生涯研修の取材から

歯科医院内のコミュニケーション

生涯研修の取材から

本年度の日本歯科医師会の生涯研修が始まりました。
テーマは「基本診療の徹底、安全、安心、快適」です。
これは治療する側、治療される側、両サイドに関わる永遠のテーマだと思います。私も講師のひとりとして参加しています。担当はコミュニケーションです。私の担当の第一回は岐阜県歯科医師会でした。熱心に聴講され、前向きの姿勢で質疑が交わされたのは印象的でした。
医療は地域によって特徴も差もありますから、ワンパターンでは解決しないことが多いのも事実です。私はいつも患者サイドから見て、患者がどのように歯科医を、歯科医療を見ているのかを素直に聴いてみることが大切だと考えています。
そんな中で、医療側と患者側がどのようにコミュニケーションをとるべきかの方法論を考えるべきだと思います。これは、事実は事実として受け止め、直すべきは直す。正すべきは正す。将来に向けて考えを柔軟にしながら対応することが重要だと思うのです。
そこで地域の人たちの偽らざる声を聴いて回りました。25歳から50歳代の女性のことばです。あなたは歯科医師としてどのように感じますか。また、どう対処しますか。

ごく一般の人の歯科診療のイメージ

まだまだこんな声が多いのです。
「歯医者さんは怖い、痛くする、治るのに時間がかかる。治療費が高いんじゃない?」

例1 電車の中での中年女性の会話

「とにかくねェ、痛くしない歯医者なんていないのよ。痛さがわかってないんだものね。だからサァ、近くの薬屋へ行ったら、いろんな鎮痛剤を売ってるじゃない。あれで十分よ。なんでいまさら、もっと痛いことしてもらわなくちゃならないのかって思うわよねェ。」「それにサァ、隣の台で歯をケズっている音を聞くと、それだけで帰りたくなっちゃうわよ。」「そう、ちょっとやっただけで、『では様子を見て、また来週。予約していってください。』でしょ?なんでもっと早く治らないのかなあっていつも思うのよ。」「それにサァ、治療費が高くない?入れ歯なんて保険のきかないのをすぐすすめるんだもんね。」 『痛くするので怖い』というのは、年代を越えて歯科医療の常識のようです。あなたはこの辺をどのように対応していますか?

例2 研修会の質疑の中で

ある歯科医師が、「若い母親がこどもに、『言うことを聞かないと歯医者へつれていくよ。』と言っているのを聞いて、まだ歯科医というのは、そんな風に思われているのかとぞっとしました。」と話していました。
実は、母親からそのように言われて育った人は多いのです。それらの人達は本当に良い歯科医にめぐり逢えないでいるのです。これは事実ですから、どう対応するか大問題です。

歯科医をどうやって選ぶか

100パーセント「口こみ」です。大病院は避けたがります。従って開業医が良い仕事をするしかないのです。患者は未知なる世界にいるものの、無知ではありません。やはり患者という「当事者」です。こんな声を聞きました。

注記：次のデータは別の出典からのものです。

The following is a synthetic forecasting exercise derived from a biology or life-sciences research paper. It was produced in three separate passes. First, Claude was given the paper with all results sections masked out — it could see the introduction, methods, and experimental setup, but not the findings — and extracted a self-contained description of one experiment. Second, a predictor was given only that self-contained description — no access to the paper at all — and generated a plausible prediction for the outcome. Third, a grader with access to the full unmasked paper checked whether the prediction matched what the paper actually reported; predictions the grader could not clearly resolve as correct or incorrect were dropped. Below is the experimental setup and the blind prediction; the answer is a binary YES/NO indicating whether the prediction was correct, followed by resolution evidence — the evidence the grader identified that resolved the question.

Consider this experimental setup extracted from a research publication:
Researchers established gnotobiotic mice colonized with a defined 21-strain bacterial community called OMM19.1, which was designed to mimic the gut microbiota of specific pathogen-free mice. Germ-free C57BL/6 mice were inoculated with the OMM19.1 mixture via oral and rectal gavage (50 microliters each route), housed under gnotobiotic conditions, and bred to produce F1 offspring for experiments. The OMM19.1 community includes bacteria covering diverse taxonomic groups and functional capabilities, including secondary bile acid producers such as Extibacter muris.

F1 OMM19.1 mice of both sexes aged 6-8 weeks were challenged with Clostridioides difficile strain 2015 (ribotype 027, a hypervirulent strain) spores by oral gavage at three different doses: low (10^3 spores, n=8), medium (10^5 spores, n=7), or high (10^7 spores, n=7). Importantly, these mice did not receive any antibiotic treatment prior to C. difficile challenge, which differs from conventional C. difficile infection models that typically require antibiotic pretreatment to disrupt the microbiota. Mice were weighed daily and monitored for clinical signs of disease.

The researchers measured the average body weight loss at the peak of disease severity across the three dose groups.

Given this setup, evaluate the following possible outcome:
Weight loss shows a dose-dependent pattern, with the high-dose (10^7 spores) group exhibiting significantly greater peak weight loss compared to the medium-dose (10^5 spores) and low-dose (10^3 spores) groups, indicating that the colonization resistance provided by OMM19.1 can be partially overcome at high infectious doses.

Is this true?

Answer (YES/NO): NO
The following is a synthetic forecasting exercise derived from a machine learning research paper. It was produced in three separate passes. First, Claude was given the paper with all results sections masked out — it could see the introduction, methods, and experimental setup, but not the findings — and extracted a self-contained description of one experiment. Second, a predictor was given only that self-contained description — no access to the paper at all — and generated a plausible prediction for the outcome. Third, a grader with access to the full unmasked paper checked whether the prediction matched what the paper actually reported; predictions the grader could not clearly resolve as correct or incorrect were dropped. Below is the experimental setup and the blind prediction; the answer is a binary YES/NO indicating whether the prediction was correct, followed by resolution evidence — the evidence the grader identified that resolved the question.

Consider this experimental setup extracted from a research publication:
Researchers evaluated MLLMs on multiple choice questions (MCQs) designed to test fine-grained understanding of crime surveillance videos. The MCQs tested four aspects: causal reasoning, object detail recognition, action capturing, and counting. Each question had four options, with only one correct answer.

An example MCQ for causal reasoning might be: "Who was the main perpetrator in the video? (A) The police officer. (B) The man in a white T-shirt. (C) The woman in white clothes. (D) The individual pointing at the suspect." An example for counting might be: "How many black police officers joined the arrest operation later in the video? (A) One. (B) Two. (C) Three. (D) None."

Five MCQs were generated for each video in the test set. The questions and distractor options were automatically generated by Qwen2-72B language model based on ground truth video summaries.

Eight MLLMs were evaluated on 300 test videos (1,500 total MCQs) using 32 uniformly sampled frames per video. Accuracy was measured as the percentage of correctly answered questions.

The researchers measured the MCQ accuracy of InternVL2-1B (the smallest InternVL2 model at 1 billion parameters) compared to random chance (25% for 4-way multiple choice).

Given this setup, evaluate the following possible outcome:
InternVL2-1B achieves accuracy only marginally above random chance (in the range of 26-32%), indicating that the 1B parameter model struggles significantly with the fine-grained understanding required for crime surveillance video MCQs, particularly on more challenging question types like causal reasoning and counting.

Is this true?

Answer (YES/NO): NO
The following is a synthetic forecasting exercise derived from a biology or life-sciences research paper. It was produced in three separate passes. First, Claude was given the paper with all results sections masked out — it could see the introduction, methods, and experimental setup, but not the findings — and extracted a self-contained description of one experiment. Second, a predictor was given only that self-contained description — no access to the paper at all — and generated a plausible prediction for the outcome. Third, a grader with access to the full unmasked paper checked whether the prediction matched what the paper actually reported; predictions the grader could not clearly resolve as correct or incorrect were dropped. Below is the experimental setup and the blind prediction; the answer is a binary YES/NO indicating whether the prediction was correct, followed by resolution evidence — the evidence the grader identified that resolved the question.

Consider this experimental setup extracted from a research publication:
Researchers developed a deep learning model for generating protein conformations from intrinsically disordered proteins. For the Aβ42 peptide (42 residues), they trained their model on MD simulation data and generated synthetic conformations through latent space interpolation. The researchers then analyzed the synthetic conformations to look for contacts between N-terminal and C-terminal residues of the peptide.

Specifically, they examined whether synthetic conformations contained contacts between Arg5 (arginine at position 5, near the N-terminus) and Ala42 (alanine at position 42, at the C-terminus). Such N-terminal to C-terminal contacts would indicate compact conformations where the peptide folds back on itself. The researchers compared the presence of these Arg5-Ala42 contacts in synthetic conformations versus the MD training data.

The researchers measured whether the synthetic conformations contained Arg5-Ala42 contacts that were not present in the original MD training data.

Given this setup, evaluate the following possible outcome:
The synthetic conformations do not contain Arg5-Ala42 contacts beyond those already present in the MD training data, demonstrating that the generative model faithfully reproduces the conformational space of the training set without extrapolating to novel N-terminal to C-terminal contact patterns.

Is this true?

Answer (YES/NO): NO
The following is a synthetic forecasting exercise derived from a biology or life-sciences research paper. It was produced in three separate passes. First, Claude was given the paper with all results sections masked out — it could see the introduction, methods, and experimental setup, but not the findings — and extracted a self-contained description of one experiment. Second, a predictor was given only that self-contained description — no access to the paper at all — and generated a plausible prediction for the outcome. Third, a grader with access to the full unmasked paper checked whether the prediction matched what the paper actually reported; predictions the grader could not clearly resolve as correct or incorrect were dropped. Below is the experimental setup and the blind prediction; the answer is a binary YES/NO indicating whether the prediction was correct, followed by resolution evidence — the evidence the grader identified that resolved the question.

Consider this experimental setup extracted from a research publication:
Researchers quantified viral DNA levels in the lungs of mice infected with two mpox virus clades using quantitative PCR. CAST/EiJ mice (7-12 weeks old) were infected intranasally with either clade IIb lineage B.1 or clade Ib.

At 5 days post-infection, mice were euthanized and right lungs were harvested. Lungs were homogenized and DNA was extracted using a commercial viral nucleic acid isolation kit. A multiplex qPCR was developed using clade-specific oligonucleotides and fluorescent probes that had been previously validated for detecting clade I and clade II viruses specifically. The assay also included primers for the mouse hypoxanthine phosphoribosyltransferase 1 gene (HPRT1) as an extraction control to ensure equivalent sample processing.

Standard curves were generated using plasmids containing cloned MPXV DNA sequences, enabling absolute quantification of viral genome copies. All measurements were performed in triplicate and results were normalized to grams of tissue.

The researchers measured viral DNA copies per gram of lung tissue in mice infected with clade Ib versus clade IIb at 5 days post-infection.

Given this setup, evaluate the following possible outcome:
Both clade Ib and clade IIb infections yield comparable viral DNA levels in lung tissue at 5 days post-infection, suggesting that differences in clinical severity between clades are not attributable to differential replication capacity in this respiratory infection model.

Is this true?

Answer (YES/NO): NO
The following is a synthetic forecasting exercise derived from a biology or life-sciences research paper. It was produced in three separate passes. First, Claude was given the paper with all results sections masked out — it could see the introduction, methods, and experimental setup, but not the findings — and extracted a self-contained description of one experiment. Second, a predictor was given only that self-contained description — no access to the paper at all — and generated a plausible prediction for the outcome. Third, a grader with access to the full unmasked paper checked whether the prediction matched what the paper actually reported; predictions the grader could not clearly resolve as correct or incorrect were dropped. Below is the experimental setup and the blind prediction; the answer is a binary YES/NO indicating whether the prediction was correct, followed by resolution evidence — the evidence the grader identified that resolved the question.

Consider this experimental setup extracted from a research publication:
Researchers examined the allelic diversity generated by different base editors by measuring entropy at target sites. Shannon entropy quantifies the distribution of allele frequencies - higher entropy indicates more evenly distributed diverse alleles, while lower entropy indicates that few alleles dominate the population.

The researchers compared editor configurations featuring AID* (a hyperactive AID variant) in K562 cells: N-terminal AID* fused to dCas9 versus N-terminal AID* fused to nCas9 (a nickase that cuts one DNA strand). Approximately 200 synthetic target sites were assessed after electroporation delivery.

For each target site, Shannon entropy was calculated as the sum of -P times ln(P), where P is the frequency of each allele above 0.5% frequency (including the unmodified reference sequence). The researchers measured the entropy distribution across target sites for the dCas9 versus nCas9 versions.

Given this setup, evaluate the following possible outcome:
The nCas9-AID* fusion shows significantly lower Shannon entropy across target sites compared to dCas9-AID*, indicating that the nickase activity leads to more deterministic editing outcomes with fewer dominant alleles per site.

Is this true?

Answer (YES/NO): NO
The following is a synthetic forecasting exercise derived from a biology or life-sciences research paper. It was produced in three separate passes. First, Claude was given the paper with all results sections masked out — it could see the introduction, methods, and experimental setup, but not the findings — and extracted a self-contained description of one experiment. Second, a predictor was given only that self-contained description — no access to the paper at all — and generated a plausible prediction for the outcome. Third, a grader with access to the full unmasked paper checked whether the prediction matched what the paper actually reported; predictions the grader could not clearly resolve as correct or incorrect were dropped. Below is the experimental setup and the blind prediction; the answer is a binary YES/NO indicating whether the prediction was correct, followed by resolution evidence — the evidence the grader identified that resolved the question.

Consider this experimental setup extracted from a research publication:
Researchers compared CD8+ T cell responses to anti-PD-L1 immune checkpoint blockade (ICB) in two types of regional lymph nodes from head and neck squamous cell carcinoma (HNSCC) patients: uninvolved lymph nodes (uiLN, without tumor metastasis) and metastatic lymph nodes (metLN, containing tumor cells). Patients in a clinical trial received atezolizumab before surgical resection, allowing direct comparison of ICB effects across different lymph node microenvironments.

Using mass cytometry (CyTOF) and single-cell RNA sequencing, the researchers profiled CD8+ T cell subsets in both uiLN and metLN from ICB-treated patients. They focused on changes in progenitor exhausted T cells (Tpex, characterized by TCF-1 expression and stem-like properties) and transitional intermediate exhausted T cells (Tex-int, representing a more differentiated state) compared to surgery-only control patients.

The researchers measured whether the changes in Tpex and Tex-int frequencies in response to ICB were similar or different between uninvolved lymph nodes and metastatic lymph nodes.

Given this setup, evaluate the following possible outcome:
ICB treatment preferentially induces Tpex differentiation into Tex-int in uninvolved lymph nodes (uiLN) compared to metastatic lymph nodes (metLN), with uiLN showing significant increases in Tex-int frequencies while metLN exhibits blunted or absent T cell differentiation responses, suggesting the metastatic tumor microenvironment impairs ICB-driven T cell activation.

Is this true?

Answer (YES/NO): YES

  • なぜ歯科医は自分の名前を言わないのか。こんな社会は一方的すぎで、親和感も生れない。挨拶もできないのか。
  • なぜ患者の話を的確に聴いてくれないのか。ろくに事情も聴かず、すぐ「アーンして」。信じてよいのかと思う。
  • 治療の進度がわからないので、転院は常識的です。疑念が重なり不信に陥る人はかなり多いとわかりました。当事者である患者は、医師を選ぶ権利を持っていますので、初診時から患者さんをより正確に理解すべきです。そこからコミュニケーションは始まります。
  • 「昔言われた『医は知らしむべからず、寄らしむべし』と考えている歯科医が多いのではないか。時代錯誤もはなはだしい。」と言うのです。いわゆるインフォームドコンセントの心理的原点です。

まだまだ辛らつな意見はつづきますが、逆転して考えると、歯科医への期待は大きいと言えます。ちょっと気を配ればずい分かわるのではないでしょうか。ではまた。